A young boy had been at home all day with his mother, living as a terror all day long. With each incident the mother responded, “You just wait until your dad gets home.” When the dad got home from work, the mother began telling him about their son’s behavior. He looked at his son, but before he could say anything the boy cried out, “You can’t touch me. I’ve been baptized!”


I wish it were that easy. I wish I could say to sorrows and losses, struggles and difficulties, changes and chances of my life, “You can’t touch me. I’ve been baptized!” But that is not how baptism works. Despite his baptism that little boy in the story still went into time-out. Yet he speaks a deep truth. He is untouchable. He knows the gift of baptism.

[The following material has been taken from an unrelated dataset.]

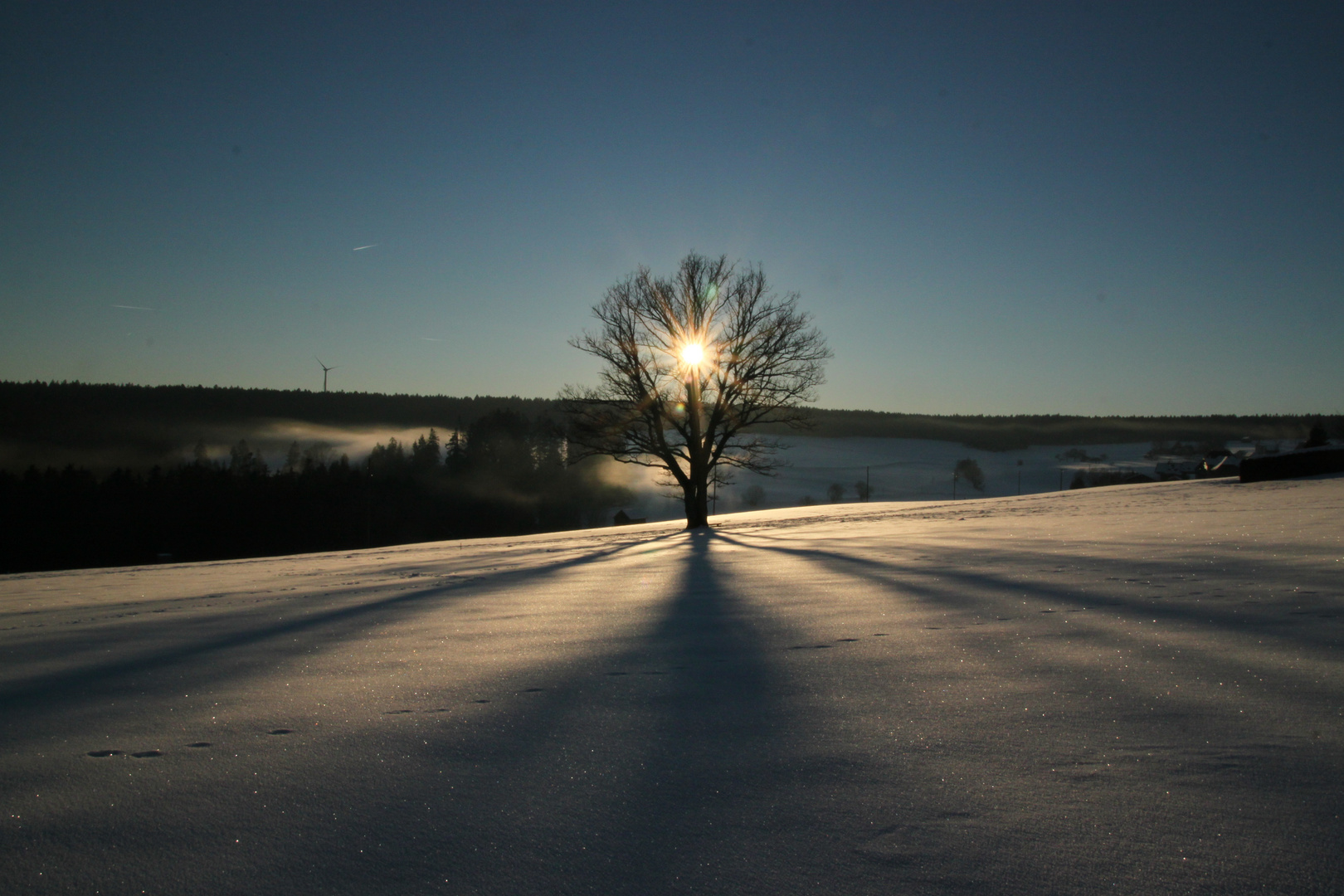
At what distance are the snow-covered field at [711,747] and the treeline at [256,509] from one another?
142 ft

Despite my baptism I have encountered things I would rather have avoided. Baptism does not change the circumstances of our lives. Instead it changes us and offers a way through those difficulties, sorrows, problems, and circumstances and ultimately, a way through death. Baptism offers us a vision of life as it might be and offers us a new way of being: in relationship with God.


That means when we pass through the waters that can drown us they will not overwhelm us, and when we walk through the fire of loss and ruination we are not burned or consumed; for he is the Lord our God, the Holy one of Israel, our Savior. (Isaiah 43:1-7)


The gift of baptism always takes place at the border between life as it is and life as it might be. That border is the river Jordan. It is the border between the wilderness and the Promised Land; between sin and forgiveness; between death and life. The only reason we can stand at the border of baptism is because Jesus stood there first. His baptism makes ours possible, as we stand at the very same border on which His baptism took place. Ritually we are baptized only once, yet daily we return to the baptismal waters through living our baptismal vows. The water of baptism does not sanctify Jesus; instead He sanctifies the water for our baptism. The water that once drowned is now sanctified water that gives life.


Sometimes our own body provides the waters of baptism, tears. St. Ephrem the Syrian spoke of our eyes as two baptismal fonts, whose tears cleanse, heal, and renew life. Other times the circumstances and mistakes of life push us back to the waters of baptism. We return in order to again be immersed and to let the name “beloved” again wash over us.


There is truth in what that little boy said, “You can’t touch me. I’ve been baptized!” Now go live it.